1

I have mongo collection with data records coming from gps device in every 2-3 second, data sample is as shown here

1. {imei:123456.., port:8000,createdon:timestamp, updatedon : timestamp} 
2. {imei:223456.., port:8000,createdon:timestamp, updatedon : timestamp} 
3. {imei:123456.., port:8000,createdon:timestamp, updatedon : timestamp} 
4. {imei:323456.., port:8000,createdon:timestamp, updatedon : timestamp}
5. {imei:223456.., port:8000,createdon:timestamp, updatedon : timestamp} 
6. {imei:223456.., port:8000,createdon:timestamp, updatedon : timestamp} 
7. {imei:323456.., port:8000,createdon:timestamp, updatedon : timestamp}

... around 2 billion records

my requirement is to create aggregate query to find all imeis for which time difference between 2 consecutive records is >= given time in minutes for a particular date time.

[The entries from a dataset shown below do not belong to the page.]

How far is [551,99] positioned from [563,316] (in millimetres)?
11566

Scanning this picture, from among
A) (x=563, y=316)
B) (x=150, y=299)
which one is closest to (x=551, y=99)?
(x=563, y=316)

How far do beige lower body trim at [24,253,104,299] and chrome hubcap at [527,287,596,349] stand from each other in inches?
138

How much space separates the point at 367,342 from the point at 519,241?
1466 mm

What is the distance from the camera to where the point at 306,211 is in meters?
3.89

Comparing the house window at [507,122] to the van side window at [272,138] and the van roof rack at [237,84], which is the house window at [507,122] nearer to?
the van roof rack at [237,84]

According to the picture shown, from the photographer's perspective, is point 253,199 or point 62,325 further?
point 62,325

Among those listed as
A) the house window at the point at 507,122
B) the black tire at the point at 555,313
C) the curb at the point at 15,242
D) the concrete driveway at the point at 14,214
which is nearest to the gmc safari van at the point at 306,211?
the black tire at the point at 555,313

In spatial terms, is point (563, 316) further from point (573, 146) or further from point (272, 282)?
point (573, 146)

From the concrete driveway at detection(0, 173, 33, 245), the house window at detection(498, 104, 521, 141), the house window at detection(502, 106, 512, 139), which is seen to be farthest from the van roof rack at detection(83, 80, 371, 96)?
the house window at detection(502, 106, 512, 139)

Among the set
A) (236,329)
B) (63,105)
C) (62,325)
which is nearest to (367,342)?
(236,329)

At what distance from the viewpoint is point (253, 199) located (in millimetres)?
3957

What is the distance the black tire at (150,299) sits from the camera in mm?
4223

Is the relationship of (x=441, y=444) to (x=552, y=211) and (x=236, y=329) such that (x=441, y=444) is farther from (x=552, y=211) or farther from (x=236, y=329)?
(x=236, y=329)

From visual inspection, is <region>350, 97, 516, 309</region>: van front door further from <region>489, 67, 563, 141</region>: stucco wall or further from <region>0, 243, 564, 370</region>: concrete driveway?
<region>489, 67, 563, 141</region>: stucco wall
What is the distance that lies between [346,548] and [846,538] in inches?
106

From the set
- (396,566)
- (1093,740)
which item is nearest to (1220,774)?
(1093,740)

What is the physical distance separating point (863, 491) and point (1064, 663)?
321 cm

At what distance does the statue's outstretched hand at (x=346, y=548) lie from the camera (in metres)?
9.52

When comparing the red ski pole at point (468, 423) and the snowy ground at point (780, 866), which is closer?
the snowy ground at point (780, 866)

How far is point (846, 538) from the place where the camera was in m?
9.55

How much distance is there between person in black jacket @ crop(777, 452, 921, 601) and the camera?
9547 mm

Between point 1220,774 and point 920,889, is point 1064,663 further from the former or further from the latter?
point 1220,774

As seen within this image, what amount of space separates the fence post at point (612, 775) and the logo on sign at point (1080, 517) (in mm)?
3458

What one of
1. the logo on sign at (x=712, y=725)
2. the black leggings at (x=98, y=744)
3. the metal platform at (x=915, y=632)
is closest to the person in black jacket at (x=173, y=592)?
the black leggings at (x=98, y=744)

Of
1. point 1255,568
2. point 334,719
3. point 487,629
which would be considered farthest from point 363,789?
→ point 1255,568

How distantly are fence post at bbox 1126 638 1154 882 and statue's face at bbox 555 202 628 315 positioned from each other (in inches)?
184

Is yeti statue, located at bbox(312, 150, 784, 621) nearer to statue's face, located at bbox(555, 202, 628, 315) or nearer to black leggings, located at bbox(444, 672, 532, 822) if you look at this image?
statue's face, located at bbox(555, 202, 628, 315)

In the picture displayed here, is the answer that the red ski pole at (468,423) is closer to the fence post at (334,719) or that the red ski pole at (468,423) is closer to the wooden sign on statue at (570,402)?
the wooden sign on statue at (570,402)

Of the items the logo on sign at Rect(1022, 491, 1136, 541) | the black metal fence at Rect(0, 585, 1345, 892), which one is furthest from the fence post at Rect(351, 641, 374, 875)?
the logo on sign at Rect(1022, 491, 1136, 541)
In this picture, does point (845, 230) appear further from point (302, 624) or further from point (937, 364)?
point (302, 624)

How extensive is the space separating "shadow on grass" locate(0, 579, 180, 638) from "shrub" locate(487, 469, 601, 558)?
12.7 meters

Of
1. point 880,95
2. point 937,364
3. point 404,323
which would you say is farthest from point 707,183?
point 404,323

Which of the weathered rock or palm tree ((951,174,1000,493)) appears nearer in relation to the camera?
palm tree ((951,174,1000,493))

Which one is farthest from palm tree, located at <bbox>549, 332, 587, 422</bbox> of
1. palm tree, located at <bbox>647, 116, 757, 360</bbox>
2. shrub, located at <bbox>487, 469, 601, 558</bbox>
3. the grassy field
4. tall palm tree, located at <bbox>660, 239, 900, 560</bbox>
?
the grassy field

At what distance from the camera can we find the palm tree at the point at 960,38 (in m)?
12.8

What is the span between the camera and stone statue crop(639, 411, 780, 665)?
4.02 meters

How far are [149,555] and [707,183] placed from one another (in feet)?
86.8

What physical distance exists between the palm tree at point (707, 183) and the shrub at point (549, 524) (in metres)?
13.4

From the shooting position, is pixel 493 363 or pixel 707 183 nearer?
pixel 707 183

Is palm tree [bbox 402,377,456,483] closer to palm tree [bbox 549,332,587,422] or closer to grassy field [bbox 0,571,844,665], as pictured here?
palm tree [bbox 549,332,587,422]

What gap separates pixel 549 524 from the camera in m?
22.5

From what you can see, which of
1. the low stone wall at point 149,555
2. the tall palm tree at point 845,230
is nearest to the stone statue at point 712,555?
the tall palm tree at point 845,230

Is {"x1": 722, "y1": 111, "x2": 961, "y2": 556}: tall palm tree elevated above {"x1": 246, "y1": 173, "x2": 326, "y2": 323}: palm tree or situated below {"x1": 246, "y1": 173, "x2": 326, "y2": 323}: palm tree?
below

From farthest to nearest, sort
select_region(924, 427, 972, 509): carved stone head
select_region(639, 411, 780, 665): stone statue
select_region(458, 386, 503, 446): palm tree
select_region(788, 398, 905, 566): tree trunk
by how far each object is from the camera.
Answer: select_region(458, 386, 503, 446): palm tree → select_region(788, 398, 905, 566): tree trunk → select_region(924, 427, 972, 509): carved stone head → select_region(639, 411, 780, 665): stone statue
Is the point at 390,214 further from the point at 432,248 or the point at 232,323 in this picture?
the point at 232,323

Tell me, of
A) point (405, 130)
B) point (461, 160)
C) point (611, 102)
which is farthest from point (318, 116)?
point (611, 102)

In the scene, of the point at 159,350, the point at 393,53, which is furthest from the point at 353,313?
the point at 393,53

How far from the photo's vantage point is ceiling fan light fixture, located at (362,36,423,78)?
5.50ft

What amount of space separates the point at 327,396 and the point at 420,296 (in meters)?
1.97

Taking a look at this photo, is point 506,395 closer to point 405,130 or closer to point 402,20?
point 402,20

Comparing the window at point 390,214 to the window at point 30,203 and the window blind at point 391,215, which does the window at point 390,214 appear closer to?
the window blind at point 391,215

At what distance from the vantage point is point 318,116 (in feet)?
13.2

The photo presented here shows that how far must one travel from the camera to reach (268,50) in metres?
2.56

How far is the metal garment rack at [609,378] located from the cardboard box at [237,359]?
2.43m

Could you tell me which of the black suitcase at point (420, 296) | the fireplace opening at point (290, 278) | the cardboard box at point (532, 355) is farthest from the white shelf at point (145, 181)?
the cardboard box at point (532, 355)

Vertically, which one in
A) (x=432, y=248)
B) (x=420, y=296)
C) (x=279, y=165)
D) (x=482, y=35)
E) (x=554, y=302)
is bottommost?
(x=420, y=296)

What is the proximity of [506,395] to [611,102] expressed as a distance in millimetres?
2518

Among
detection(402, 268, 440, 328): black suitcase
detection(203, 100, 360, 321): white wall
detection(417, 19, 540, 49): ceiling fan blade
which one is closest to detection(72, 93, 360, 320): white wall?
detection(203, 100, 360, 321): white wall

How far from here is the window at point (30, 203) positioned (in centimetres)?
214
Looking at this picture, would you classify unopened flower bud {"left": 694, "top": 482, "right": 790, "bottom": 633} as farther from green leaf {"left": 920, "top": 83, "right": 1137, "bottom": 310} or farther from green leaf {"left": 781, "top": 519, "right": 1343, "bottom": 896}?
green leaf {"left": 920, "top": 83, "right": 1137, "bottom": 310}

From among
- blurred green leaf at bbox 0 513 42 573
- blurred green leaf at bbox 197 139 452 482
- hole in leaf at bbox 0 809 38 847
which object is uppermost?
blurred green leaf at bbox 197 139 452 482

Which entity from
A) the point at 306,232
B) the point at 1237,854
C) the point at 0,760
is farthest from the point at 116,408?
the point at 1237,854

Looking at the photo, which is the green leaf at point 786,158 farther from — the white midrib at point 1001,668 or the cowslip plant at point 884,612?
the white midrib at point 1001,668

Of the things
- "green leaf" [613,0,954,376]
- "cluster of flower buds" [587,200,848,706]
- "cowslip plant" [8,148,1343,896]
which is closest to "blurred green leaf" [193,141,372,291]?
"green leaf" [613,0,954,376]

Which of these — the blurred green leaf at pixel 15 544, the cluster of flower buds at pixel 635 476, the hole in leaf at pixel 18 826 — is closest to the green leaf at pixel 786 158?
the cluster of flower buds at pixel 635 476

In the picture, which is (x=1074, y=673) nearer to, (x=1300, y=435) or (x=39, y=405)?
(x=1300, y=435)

like for imei:223456.. above records will be as below:

- a. {imei:223456.., port:8000,createdon:timestamp, updatedon : timestamp} 
- b. {imei:223456.., port:8000,createdon:timestamp, updatedon : timestamp}
- c. {imei:223456.., port:8000,createdon:timestamp, updatedon : timestamp} 

if for a given date time these records are considered then time diff b.createdon - a.createdon => let say 2 min similarly c.createdon - b.createdon = 3 min

if given time is 3 minutes then imei:223456.. is considered as there is a matching time difference record, otherwise it is dropped from the output.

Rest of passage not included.